>> Start Excerpt provided

If a picture is worth a thousand words, the economic snapshots of this week tells a story open to interpretation. — -

New home sales fell almost 11 percent in September as higher mortgage rates held back buyers.

The third quarter GDP provided some clearing of the clouds as the U.S. economy added 2.6 percent of growth, breaking two consecutive quarters of contraction.

Orders for durable goods expanded last month by 0.4 percent. Civilian aircraft lifted the sector of items meant to last three years or more.

The government’s preferred inflation index, the PCE, pushed higher - this time by 0.5 percent – even with a rise in consumer spending and private industry wage growth. –—

Metaphors aside, the lack of physical clouds has left the fall inland waterway system in peril.

The latest Drought Monitor reveals 61 percent of the continental U.S. is in moderate drought or worse - the highest since the peak of the 2012 drought.

Any rain that falls for the foreseeable future will stay where it hits and get soaked up leaving transportation on the Mighty Mississippi in the slow lane.

Here’s David Miller.

Continued dry conditions and reduced water flow have altered barge and tow traffic.

Here in Tiptonville, Tennessee – an area about halfway between St. Louis and Memphis – a large section of the riverbed of the Mississippi River has been exposed.

Grain usually heads downstream this time of year with fertilizers, salt and steel making the trip up river.

American Commercial Barge Lines reported depth in some spots of the Lower Mississippi River at 9 feet or about 30 percent of normal.

To compensate for the lower flow, barge companies have cut loads by a quarter. Tows that were usually 40 barges chained together have been reduced to about 25.

Low river levels have revealed some history.  Near Baton Rouge, Louisiana, this ferry emerged from the depths this fall and has likely been there since sinking in the late 1800s.

Dr. Chip McGimsey, Archaeologist for the State of Louisiana: "The drought is the only reason we see her. Normal pool of the river is up there at the top of the tall green weedy patch. There was a previous drought in 1992 and she became known at that time, but at that particular time all you could see was the very tops of the sides. She was completely full of mud with mud caked all around her. So there wasn't really much to see. We knew she was here, but couldn't say much about her."

Even if rain picks up along the Mississippi River basin, deeper flows may take some time to be restored.

>> End Excerpt provided
>> Start Record list

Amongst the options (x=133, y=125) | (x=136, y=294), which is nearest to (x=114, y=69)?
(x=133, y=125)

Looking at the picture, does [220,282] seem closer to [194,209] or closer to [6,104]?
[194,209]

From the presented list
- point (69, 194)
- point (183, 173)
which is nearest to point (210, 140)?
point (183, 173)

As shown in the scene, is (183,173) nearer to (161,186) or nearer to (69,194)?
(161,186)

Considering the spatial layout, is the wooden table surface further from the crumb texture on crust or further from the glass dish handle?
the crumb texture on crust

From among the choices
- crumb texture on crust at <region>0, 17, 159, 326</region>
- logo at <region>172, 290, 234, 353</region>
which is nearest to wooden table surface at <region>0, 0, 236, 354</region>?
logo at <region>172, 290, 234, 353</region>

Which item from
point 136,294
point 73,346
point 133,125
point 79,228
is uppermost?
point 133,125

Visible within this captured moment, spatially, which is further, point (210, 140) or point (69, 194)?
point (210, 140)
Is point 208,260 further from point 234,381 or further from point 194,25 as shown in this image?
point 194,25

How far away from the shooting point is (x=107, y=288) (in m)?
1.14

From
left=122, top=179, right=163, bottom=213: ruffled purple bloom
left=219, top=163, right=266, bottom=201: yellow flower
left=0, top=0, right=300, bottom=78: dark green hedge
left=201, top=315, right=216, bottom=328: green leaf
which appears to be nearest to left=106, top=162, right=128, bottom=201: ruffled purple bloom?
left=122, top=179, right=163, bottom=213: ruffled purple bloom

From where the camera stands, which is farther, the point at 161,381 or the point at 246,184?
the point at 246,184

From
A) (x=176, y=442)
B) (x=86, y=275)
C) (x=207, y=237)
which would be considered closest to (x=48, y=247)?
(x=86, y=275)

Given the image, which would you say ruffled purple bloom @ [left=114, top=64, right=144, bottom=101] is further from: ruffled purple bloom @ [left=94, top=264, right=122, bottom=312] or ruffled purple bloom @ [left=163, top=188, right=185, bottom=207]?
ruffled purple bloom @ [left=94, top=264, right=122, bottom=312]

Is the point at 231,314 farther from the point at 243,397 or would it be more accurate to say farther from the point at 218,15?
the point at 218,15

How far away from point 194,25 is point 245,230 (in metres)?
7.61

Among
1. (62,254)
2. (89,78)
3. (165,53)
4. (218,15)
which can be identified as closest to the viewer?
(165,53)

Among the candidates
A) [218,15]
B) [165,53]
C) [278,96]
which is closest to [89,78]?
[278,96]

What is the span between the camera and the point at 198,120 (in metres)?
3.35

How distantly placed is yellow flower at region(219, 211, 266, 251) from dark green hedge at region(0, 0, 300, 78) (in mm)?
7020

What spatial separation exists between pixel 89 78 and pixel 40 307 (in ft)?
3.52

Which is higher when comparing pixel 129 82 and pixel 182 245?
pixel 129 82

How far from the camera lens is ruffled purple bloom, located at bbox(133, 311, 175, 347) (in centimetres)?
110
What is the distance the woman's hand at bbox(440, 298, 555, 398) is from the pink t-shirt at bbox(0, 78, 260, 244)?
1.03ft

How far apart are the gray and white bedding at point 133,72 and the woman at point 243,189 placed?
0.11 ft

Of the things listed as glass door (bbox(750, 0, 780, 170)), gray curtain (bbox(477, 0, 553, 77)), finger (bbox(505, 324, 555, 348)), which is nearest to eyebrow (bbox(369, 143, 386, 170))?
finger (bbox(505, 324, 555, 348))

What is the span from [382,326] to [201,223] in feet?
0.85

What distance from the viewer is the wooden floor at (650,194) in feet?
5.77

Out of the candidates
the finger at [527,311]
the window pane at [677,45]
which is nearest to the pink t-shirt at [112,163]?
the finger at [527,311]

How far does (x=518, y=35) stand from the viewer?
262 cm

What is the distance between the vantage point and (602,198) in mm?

>> End Record list

In the news report on the economy and the Mississippi River drought, by how much have barge companies cut their loads to make up for the lower flow? Please answer in a few words.

> Result of the task: By a quarter.